Objective To explore the characteristics and influencing factors of drug-induced liver injury (DILI) associated with the postoperative use of propacetamol, and to provide guidance for rational clinical medication.
Methods A retrospective analysis was conducted on hospitalized patients who underwent surgical treatment and were administered propacetamol from January 2022 to June 2024. Cases were screened based on established inclusion and exclusion criteria. Statistical analyses were performed on patients’ demographic data, medication information, liver function indicators before and after medication, comorbid conditions, and concomitant medications to assess the incidence and influencing factors of propacetamol-related DILI. A multivariate Logistic regression analysis was conducted to identify related risk factors.
Results A total of 7,579 patients were sampled, of which 2,114 met the inclusion criteria. Among them, 531 patients (25.1%) experienced DILI, primarily presenting with abnormal liver function indicators. This included elevated alanine aminotransferase in 379 cases (71.4%), elevated aspartate aminotransferase in 197 cases (37.1%), elevated alkaline phosphatase in 209 cases (39.4%), and elevated total bilirubin in 92 cases (17.3%). Univariate analysis revealed that there were significant differences in gender, height, age, weight, body mass index (BMI), duration of propacetamol use, total medication dosage, concomitant use of hepatic-metabolized antibiotics, and history of liver disease between the DILI group and non-DILI group (P<0.05). Multivariate Logistic regression analysis showed that patient gender, BMI, total propacetamol dosage, liver-related diseases, and concomitant use of hepatic-metabolized antibiotics as independent risk factors for DILI (P<0.05).

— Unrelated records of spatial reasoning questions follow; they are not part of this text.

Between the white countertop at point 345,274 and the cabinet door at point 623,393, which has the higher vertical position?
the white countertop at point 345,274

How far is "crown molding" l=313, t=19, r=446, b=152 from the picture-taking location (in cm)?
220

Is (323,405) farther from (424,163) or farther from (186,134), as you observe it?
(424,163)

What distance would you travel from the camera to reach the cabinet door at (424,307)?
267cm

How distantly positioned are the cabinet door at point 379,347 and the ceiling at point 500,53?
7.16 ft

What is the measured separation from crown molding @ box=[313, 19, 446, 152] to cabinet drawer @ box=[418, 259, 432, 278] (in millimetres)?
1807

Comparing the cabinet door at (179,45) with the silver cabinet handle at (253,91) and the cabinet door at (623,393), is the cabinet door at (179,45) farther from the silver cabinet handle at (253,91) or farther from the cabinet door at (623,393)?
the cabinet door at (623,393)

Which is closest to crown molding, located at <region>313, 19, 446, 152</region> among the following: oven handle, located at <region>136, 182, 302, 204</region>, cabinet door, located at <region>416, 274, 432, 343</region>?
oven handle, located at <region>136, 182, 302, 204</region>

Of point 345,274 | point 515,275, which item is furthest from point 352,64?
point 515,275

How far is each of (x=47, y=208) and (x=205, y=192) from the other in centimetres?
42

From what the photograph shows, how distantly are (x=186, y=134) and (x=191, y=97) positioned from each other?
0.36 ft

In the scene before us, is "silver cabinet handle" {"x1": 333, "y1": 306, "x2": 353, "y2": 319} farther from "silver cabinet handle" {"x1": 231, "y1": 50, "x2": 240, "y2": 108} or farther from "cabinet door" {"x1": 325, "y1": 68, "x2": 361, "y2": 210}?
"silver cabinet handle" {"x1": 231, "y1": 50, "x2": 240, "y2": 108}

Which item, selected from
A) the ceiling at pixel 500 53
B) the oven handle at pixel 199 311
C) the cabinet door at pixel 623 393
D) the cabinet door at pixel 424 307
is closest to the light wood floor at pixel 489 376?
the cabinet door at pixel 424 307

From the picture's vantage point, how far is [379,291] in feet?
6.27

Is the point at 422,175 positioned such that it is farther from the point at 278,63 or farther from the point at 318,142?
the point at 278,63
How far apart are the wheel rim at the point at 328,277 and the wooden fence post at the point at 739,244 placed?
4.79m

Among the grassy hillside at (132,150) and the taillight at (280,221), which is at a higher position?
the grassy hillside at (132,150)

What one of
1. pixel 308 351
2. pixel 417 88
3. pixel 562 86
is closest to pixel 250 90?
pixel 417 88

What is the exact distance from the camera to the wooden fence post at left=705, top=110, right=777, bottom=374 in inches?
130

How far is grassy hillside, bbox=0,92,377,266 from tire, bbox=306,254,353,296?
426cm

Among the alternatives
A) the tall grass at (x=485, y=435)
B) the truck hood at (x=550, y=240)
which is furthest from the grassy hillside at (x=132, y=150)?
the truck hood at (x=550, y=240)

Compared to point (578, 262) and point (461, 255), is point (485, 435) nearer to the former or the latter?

Conclusion The use of propacetamol for postoperative analgesia presents a risk for liver injury, and the risk is particularly pronounced in males, obesity, high-dose dosing, patients with underlying hepatic disease, and comorbid hepatic metabolism of antimicrobial drug use. It is recommended to strengthen the monitoring of liver function in clinical application, strictly control the dosage and duration of treatment, and avoid co-administration with hepatotoxic drugs to ensure the safety of drug use.